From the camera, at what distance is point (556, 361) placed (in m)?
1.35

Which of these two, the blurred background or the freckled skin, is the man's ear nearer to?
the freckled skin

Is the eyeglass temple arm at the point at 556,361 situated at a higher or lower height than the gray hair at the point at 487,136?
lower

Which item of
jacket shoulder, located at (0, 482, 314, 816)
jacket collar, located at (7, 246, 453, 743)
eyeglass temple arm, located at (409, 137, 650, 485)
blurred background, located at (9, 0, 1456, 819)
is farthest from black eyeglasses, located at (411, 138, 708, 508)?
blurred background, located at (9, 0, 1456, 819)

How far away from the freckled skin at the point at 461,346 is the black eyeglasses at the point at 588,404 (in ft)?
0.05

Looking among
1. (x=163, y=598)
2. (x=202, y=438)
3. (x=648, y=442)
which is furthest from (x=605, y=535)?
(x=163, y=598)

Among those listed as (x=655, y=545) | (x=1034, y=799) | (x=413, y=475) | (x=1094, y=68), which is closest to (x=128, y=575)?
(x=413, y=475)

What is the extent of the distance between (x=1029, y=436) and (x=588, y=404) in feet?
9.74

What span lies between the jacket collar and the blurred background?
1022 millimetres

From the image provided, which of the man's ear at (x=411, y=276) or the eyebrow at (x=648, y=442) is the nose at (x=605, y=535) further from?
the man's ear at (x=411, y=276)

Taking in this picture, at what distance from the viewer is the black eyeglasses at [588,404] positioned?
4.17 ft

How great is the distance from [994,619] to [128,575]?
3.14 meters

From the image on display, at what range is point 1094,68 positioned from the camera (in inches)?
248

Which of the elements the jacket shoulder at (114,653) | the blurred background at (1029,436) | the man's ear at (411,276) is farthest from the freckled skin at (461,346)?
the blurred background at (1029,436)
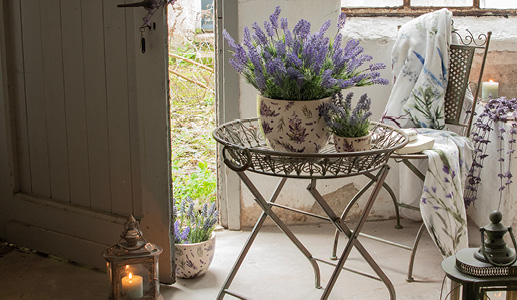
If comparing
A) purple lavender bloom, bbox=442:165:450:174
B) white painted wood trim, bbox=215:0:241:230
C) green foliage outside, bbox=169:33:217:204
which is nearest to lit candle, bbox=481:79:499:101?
purple lavender bloom, bbox=442:165:450:174

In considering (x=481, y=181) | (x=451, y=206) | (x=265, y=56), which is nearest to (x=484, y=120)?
(x=481, y=181)

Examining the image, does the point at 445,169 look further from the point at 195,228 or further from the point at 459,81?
the point at 195,228

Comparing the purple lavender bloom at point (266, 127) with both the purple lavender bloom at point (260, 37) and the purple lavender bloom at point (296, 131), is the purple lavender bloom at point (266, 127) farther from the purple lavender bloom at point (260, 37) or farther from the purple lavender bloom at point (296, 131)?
the purple lavender bloom at point (260, 37)

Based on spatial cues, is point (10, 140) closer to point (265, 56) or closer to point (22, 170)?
point (22, 170)

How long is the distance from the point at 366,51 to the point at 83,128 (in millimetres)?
1571

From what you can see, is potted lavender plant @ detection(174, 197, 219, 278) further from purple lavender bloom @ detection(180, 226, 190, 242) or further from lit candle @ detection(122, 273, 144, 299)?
lit candle @ detection(122, 273, 144, 299)

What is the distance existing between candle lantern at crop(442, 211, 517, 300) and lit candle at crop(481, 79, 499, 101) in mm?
2210

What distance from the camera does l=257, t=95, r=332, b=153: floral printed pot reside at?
2.28 metres

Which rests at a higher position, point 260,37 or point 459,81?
point 260,37

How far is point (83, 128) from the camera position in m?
3.10

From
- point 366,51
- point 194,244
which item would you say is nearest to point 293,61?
point 194,244

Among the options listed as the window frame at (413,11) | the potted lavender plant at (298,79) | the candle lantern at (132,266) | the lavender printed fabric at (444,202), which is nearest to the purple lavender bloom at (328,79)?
the potted lavender plant at (298,79)

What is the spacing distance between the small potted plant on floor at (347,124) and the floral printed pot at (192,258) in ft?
3.28

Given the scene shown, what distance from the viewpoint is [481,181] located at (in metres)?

+ + +

#### Challenge:
Take the records above and transcribe them exactly, dropping every picture.

#### Exercise answer:
From the camera, at what distance is point (556, 361) placed (in m)?
1.35

Which of these two, the blurred background or the freckled skin, is the man's ear nearer to?
the freckled skin

Is the eyeglass temple arm at the point at 556,361 situated at a higher or lower height than the gray hair at the point at 487,136?
lower

Which item of
jacket shoulder, located at (0, 482, 314, 816)
jacket collar, located at (7, 246, 453, 743)
eyeglass temple arm, located at (409, 137, 650, 485)
blurred background, located at (9, 0, 1456, 819)
is farthest from black eyeglasses, located at (411, 138, 708, 508)?
blurred background, located at (9, 0, 1456, 819)

How far away from the freckled skin at the point at 461,346 is the black eyeglasses at the point at 588,404 (in ft)?
0.05

Looking among
1. (x=163, y=598)
2. (x=202, y=438)
3. (x=648, y=442)
which is furthest from (x=605, y=535)?
(x=163, y=598)

Among those listed as (x=655, y=545) | (x=1034, y=799) | (x=413, y=475) | (x=1094, y=68), which is closest to (x=128, y=575)?
(x=413, y=475)

What is the extent of the distance between (x=1029, y=436) and (x=588, y=404) in feet?
9.74

What span lies between the jacket collar and the blurred background?
1022 millimetres

From the image provided, which of the man's ear at (x=411, y=276) or the eyebrow at (x=648, y=442) is the nose at (x=605, y=535) further from?
the man's ear at (x=411, y=276)

Taking in this picture, at what distance from the viewer is the black eyeglasses at [588,404] positioned?
4.17 ft

How great is the distance from [994,619] to [128,575]?
3.14 meters

From the image on display, at what range is point 1094,68 positioned from the camera (in inches)?
248

Which of the elements the jacket shoulder at (114,653) | the blurred background at (1029,436) | the man's ear at (411,276) is farthest from the freckled skin at (461,346)?
the blurred background at (1029,436)
If comparing
A) purple lavender bloom, bbox=442:165:450:174
B) white painted wood trim, bbox=215:0:241:230
C) green foliage outside, bbox=169:33:217:204
which is nearest to lit candle, bbox=481:79:499:101?
purple lavender bloom, bbox=442:165:450:174

In considering (x=481, y=181) | (x=451, y=206) | (x=265, y=56), which is nearest to (x=484, y=120)?
(x=481, y=181)

Examining the image, does the point at 445,169 look further from the point at 195,228 or further from the point at 459,81?
the point at 195,228

Comparing the purple lavender bloom at point (266, 127) with both the purple lavender bloom at point (260, 37) and the purple lavender bloom at point (296, 131), is the purple lavender bloom at point (266, 127) farther from the purple lavender bloom at point (260, 37) or farther from the purple lavender bloom at point (296, 131)?
the purple lavender bloom at point (260, 37)

Based on spatial cues, is point (10, 140) closer to point (265, 56) or closer to point (22, 170)?
point (22, 170)

How long is the distance from the point at 366,51 to the point at 83,128 (in millimetres)?
1571

From what you can see, is potted lavender plant @ detection(174, 197, 219, 278) further from purple lavender bloom @ detection(180, 226, 190, 242) or further from lit candle @ detection(122, 273, 144, 299)?
lit candle @ detection(122, 273, 144, 299)

What is the distance existing between candle lantern at crop(442, 211, 517, 300) and lit candle at crop(481, 79, 499, 101) in mm?
2210

What distance from the camera does l=257, t=95, r=332, b=153: floral printed pot reside at?
2.28 metres

Which rests at a higher position, point 260,37 or point 459,81?
point 260,37

How far is point (83, 128) from the camera position in m?
3.10

From
- point 366,51
- point 194,244
which item would you say is nearest to point 293,61?
point 194,244

Among the options listed as the window frame at (413,11) | the potted lavender plant at (298,79) | the candle lantern at (132,266) | the lavender printed fabric at (444,202), which is nearest to the purple lavender bloom at (328,79)?
the potted lavender plant at (298,79)

What is the spacing distance between the small potted plant on floor at (347,124) and the floral printed pot at (192,258) in ft?
3.28

Given the scene shown, what distance from the viewpoint is [481,181] located at (in metres)?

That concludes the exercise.